Les conditions de vie à la prison Angenga
Angenga a été construite au début des années 1950 lors de la période coloniale belge, à l'intention de prisonniers condamnés à de longues peines, et elle a ensuite été utilisée comme prison pour des personnels militaires et des prisonniers politiques pendant la dictature de Mobutu Sésé Seko, de 1965 à 1997. Elle a été fermée en 1997, puis rouverte en mars 2015. En plus des anciens combattants des FDLR et d'autres personnes accusées d'avoir des liens avec les FDLR, plusieurs centaines de prisonniers originaires de toutes les régions du pays y sont incarcérés. Human Rights Watch a interrogé sept prisonniers à Angenga qui ne faisaient pas partie du groupe des combattants présumés des FDLR.

Les quelque 750 prisonniers d'Angenga souffrent d'une grave pénurie d'eau et de nourriture et l'infirmerie de la prison n'a presque aucun médicament ou autre fourniture pour soigner les malades.

« La clinique de la prison ne mérite pas d'être appelée une clinique », a déclaré un responsable de la prison à Human Rights Watch. « Il n'y a pas de médicament. C'est une catastrophe. Nous n'avons pas de paracétamol pour la diarrhée ou le paludisme. Nous devrions évacuer ceux qui sont vraiment malades vers Lisala [la ville la plus proche], mais nous ne pouvons pas financer cela. Les conditions sont inhumaines. »

Un prisonnier a dit:

Pour obtenir des médicaments, vous devez attendre une réponse de Dieu. Certains d'entre nous ont la tuberculose mais on leur donne des médicaments dont la date de péremption est passée.
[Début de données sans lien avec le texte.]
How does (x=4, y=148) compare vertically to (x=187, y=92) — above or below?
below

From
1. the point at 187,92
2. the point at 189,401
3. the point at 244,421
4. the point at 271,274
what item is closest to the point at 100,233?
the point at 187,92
D’autres sont atteints du VIH, mais il n'y a aucun médicament anti-rétroviral. Ne voyez-vous pas que nous sommes voués à mourir ici l'un après l'autre?

Un autre détenu a déclaré:

Quand vous êtes malade, on s'occupe de vous dans une clinique qui n'a aucun médicament approprié. Personnellement, j'ai une grave infection des voies urinaires et je souffre énormément parce que mon transfert à l'hôpital de Lisala est constamment retardé. J'ai connu deux prisonniers qui sont morts parce qu'ils n'ont pas été transportés à temps à l'hôpital.

Un détenu a décrit ainsi les maigres rations d'eau:

Comme vous pouvez le voir, nous vivons dans des conditions inhumaines ici. Le plus gros problème est le manque d'eau. Nous n'en avons pas beaucoup et parfois nous sommes privés de bain pendant une semaine. Quand il pleut, c'est bien car nous avons de l'eau pour laver nos vêtements. Pour boire, ils nous donnent un seau d'eau de 15 litres pour environ 50 personnes. Et cette eau n'a pas été traitée. Quant à la nourriture, nous n'en recevons qu'une petite quantité par jour. On nous donne des haricots, parfois avec du riz, du manioc ou du foufou.

Un autre prisonnier a ainsi décrit les conditions sanitaires et d'hygiène:

Parfois, nous ne nous lavons même pas pendant une semaine. Et en plus de cela, nous n'avons pas de toilettes. Et la puanteur est insupportable. Dans le bloc cellulaire numéro un, par exemple, il y a plus de 300 détenus et seulement six petits trous dans le sol. Imaginez cela!